▶ WHAT IS EXPECTED:
All entries below are to be set down again, identical to the source.

☆ ☆ ☆ ☆

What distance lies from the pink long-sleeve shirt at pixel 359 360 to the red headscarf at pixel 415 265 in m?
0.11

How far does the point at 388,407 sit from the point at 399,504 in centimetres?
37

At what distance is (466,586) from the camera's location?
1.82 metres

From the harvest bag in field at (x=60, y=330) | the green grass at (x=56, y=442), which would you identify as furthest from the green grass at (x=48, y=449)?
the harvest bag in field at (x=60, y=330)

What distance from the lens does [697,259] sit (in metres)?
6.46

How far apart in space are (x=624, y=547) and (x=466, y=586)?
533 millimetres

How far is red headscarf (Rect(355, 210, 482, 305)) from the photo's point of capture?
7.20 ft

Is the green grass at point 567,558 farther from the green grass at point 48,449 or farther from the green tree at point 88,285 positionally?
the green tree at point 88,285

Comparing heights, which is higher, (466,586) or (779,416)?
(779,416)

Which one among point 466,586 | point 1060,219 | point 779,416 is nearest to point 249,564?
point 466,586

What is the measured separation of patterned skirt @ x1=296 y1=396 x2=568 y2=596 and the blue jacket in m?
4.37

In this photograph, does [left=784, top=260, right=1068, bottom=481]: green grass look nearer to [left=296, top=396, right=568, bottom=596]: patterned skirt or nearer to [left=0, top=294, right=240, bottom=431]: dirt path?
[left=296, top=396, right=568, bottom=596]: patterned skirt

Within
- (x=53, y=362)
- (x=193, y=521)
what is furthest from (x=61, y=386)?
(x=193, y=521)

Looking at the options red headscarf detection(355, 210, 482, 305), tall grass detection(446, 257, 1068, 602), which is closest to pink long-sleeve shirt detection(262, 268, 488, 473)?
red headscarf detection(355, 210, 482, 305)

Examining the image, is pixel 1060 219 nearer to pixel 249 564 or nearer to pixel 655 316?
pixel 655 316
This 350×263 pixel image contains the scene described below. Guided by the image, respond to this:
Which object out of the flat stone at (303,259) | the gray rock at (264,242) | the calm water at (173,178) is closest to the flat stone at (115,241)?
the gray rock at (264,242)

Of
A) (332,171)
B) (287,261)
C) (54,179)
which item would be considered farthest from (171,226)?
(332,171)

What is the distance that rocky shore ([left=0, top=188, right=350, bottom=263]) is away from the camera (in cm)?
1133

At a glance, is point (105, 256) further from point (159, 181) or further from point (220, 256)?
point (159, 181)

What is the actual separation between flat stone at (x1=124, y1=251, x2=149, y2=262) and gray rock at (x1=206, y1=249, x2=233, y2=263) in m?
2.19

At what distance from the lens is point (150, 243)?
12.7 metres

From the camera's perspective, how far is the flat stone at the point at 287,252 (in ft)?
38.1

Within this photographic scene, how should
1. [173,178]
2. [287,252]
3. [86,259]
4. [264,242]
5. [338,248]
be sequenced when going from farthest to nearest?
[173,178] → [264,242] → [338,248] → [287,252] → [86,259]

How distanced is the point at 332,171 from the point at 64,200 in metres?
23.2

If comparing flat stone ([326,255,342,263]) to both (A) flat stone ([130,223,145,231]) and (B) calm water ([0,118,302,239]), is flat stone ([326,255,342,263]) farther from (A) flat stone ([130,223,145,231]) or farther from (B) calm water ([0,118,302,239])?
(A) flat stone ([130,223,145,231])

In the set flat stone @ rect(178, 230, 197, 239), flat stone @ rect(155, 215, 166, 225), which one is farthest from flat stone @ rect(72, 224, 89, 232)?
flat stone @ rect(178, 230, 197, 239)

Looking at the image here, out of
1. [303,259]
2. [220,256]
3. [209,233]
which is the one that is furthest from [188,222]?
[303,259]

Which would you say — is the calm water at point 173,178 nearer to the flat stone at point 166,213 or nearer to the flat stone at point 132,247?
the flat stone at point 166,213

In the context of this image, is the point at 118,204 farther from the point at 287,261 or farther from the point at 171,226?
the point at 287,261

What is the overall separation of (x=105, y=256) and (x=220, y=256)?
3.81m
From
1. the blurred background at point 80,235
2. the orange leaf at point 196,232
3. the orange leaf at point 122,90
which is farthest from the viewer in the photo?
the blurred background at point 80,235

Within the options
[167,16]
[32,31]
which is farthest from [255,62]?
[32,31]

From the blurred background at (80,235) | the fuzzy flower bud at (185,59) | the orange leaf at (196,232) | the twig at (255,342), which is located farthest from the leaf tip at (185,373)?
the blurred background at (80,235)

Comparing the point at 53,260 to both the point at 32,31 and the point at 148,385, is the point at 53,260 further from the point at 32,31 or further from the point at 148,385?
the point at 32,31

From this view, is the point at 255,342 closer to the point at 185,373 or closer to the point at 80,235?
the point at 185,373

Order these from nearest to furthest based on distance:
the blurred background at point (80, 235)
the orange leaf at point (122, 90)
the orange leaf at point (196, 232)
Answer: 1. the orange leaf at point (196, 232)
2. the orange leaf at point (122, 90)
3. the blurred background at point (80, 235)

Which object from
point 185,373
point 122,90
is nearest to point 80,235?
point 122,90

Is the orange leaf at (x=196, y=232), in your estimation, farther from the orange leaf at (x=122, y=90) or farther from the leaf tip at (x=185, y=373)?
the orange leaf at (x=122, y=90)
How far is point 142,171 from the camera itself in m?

☆ ☆ ☆ ☆

▶ RESPONSE BELOW:
What distance lies from the pink long-sleeve shirt at pixel 359 360 to the red headscarf at pixel 415 265 in m?
0.11

How far does the point at 388,407 sit from the point at 399,504 in centimetres?
37

At what distance is (466,586) from the camera's location?
1.82 metres

From the harvest bag in field at (x=60, y=330) | the green grass at (x=56, y=442), which would you identify as furthest from the green grass at (x=48, y=449)?
the harvest bag in field at (x=60, y=330)

What distance from the lens does [697,259] sit (in metres)?
6.46

How far apart in space are (x=624, y=547) and (x=466, y=586)?
533 millimetres

How far is red headscarf (Rect(355, 210, 482, 305)) from the photo's point of capture?
7.20 ft

Is the green grass at point 567,558 farther from the green grass at point 48,449 or farther from the green tree at point 88,285 positionally?
the green tree at point 88,285

Comparing heights, which is higher, (466,586) or (779,416)?
(779,416)

Which one among point 466,586 | point 1060,219 | point 779,416 is nearest to point 249,564?
point 466,586

What is the measured separation of patterned skirt @ x1=296 y1=396 x2=568 y2=596 and the blue jacket in m?
4.37

In this photograph, does [left=784, top=260, right=1068, bottom=481]: green grass look nearer to [left=296, top=396, right=568, bottom=596]: patterned skirt or nearer to [left=0, top=294, right=240, bottom=431]: dirt path?
[left=296, top=396, right=568, bottom=596]: patterned skirt

Within
- (x=53, y=362)
- (x=193, y=521)
what is furthest from (x=61, y=386)?
(x=193, y=521)

Looking at the options red headscarf detection(355, 210, 482, 305), tall grass detection(446, 257, 1068, 602), which is closest to pink long-sleeve shirt detection(262, 268, 488, 473)?
red headscarf detection(355, 210, 482, 305)

Examining the image, is pixel 1060 219 nearer to pixel 249 564 or nearer to pixel 655 316?
pixel 655 316
This 350×263 pixel image contains the scene described below. Guided by the image, respond to this:
Which object out of the flat stone at (303,259) | the gray rock at (264,242) | the calm water at (173,178) is closest to the flat stone at (115,241)?
the gray rock at (264,242)

Of
A) (332,171)
B) (287,261)
C) (54,179)
which item would be considered farthest from (171,226)?
(332,171)

What is the distance that rocky shore ([left=0, top=188, right=350, bottom=263]) is away from the camera (in cm)?
1133

At a glance, is point (105, 256) further from point (159, 181) or further from point (220, 256)?
point (159, 181)

What is the actual separation between flat stone at (x1=124, y1=251, x2=149, y2=262) and gray rock at (x1=206, y1=249, x2=233, y2=263) in m?
2.19

At what distance from the lens is point (150, 243)?
12.7 metres

From the camera's perspective, how far is the flat stone at the point at 287,252 (in ft)?
38.1

Within this photographic scene, how should
1. [173,178]
2. [287,252]
3. [86,259]
4. [264,242]
5. [338,248]
be sequenced when going from farthest to nearest?
[173,178] → [264,242] → [338,248] → [287,252] → [86,259]

How distanced is the point at 332,171 from the point at 64,200 in metres?
23.2

If comparing flat stone ([326,255,342,263]) to both (A) flat stone ([130,223,145,231]) and (B) calm water ([0,118,302,239]), is flat stone ([326,255,342,263]) farther from (A) flat stone ([130,223,145,231]) or farther from (B) calm water ([0,118,302,239])?
(A) flat stone ([130,223,145,231])

In the set flat stone @ rect(178, 230, 197, 239), flat stone @ rect(155, 215, 166, 225), which one is farthest from flat stone @ rect(72, 224, 89, 232)?
flat stone @ rect(178, 230, 197, 239)

Looking at the image here, out of
1. [303,259]
2. [220,256]
3. [209,233]
which is the one that is furthest from [188,222]?
[303,259]

Which would you say — is the calm water at point 173,178 nearer to the flat stone at point 166,213 or nearer to the flat stone at point 132,247?
the flat stone at point 166,213

In the context of this image, is the point at 118,204 farther from the point at 287,261 or farther from the point at 171,226?
the point at 287,261

What is the overall separation of (x=105, y=256) and (x=220, y=256)?
3.81m
From
1. the blurred background at point 80,235
2. the orange leaf at point 196,232
3. the orange leaf at point 122,90
which is farthest from the viewer in the photo?
the blurred background at point 80,235

Within the options
[167,16]
[32,31]
which is farthest from [255,62]?
[32,31]

From the blurred background at (80,235) | the fuzzy flower bud at (185,59) | the orange leaf at (196,232) | the twig at (255,342), which is located farthest from the leaf tip at (185,373)?
the blurred background at (80,235)

Comparing the point at 53,260 to both the point at 32,31 and the point at 148,385, is the point at 53,260 further from the point at 32,31 or further from the point at 148,385?
the point at 32,31

From this view, is the point at 255,342 closer to the point at 185,373 or closer to the point at 80,235?
the point at 185,373

Order these from nearest to furthest based on distance:
the blurred background at point (80, 235)
the orange leaf at point (122, 90)
the orange leaf at point (196, 232)
Answer: 1. the orange leaf at point (196, 232)
2. the orange leaf at point (122, 90)
3. the blurred background at point (80, 235)

Which object from
point 185,373
point 122,90
is nearest to point 80,235?
point 122,90

Is the orange leaf at (x=196, y=232), in your estimation, farther from the orange leaf at (x=122, y=90) or farther from the leaf tip at (x=185, y=373)?
the orange leaf at (x=122, y=90)
How far is point 142,171 from the camera itself in m?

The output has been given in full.